Liberal numbers are so bad that even in traditionally Liberal and federalist circles, few dare to defend the party publicly. As for Paul Martin's Liberals, the last thing they need going into a probable spring election is to be tied to the growing unpopular Quebec Liberals.
One lone voice did speak up though. This week, former chief of staff to Robert Bourassa, John Parisella, made a chivalrous attempt in The Gazette and La Presse to put on a brave face. In an article finding no fault with Charest's governance, he advised the premier to keep on trucking with the "will to act, determination and force of character." Oy vey.
Charest's determination, coupled with a contradictory ambiguity about what it is precisely he intends to do, is what got him in this mess in the first place.

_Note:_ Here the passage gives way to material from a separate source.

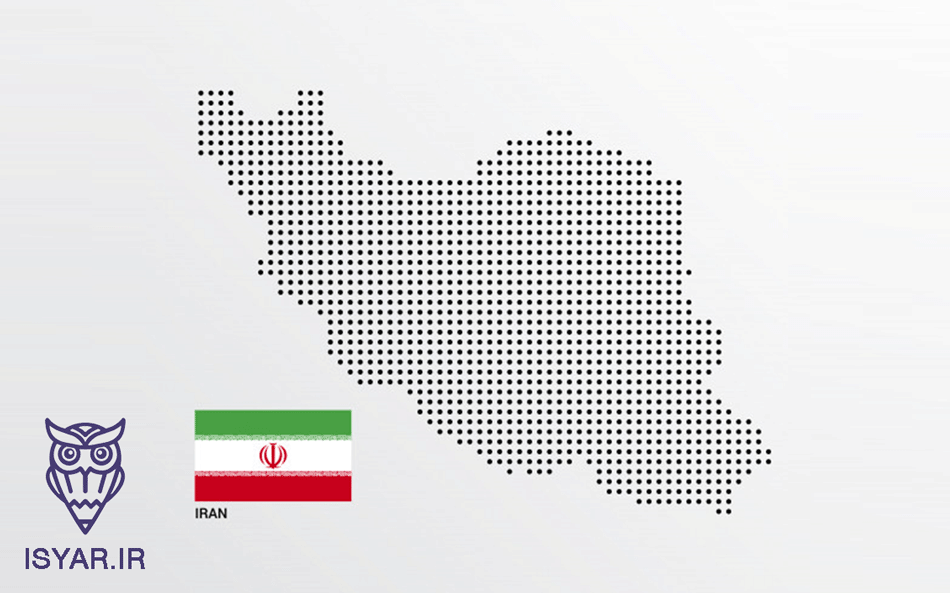 تاریخچه ترجمه در ایران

It's no surprise the premier continues to face an uphill battle when it comes to public opinion.
His intentions to re-engineer the state and open more public services to the private sector haven't flown, so far. Charest's plans have remained murky and hesitant at best, but next week he'll be submitted to his first reality test. Treasury Board President Monique-Jerome Forget will finally unveil in detail what this mysterious re-engineering beast will actually do.
Once the spin doctors finish trying to convince Quebecers re-engineering will either be heavenly for our economy or the final, apocalyptic decapitation of the Quebec model, the polls will tell whether or not Charest will continue to sink or start swimming.
But even if the bark of the re-engineering beast ends up being greater than its bite, Charest will continue to be dogged by the dissatisfaction growing within his own ranks. This week, Justice Minister Marc Bellemare resigned, feeling let down by his leader and politics in general.
Radio-Canada also reported a number of Liberal MNAs and ministers are troubled by Charest's "ghost cabinet:": powerful and influential men from the private sector who advise Charest.
If truth be told, most premiers do the same. Many past premiers, including the previous one, tended to rely more on the advice they got from outside influential sources than from their own staff or ministers. One such outside source for Charest is Marcel Cote, president of SECOR, the very Liberal-friendly firm, who also was one of Bourassa's favourite kingpins.
Liberals also complain that Charest is isolating himself, keeping to a small circle of "inities." Again, that's like most premiers. Charest's problem is not isolation - it's the type of limited company he keeps.
Charest's real problem might be that SECOR's Cote is the exception, not the rule. Most of the premier's outside advisers seem to be of the true-blue conservative persuasion without hardly any Liberal red. This "foreign" influence is what many Liberals are starting to identify as one of the main sources of the government's woes.
Politics makes for strange bedfellows, but too many strangers within one party make for bad politics. Just ask Parti Quebecois MNAs who spent five years watching Lucien Bouchard consult federalists, conservative or liberal, more readily than he would any pequiste or sovereignist.
Tomorrow, Charest will get a small break as he heads for a five-day official visit to France. Surely, it's a coincidence that he'll be far, far away on May 1, which marks workers' day worldwide.
He'll be missing all those wonderful demonstrations that continue to be a sure-fire sign of the dissatisfaction that won't go away.
Surely, an official dinner with the French president and a nice stroll down the Champs Elysees will prove more restful than hearing the sound of the bullhorns at tomorrow's marches.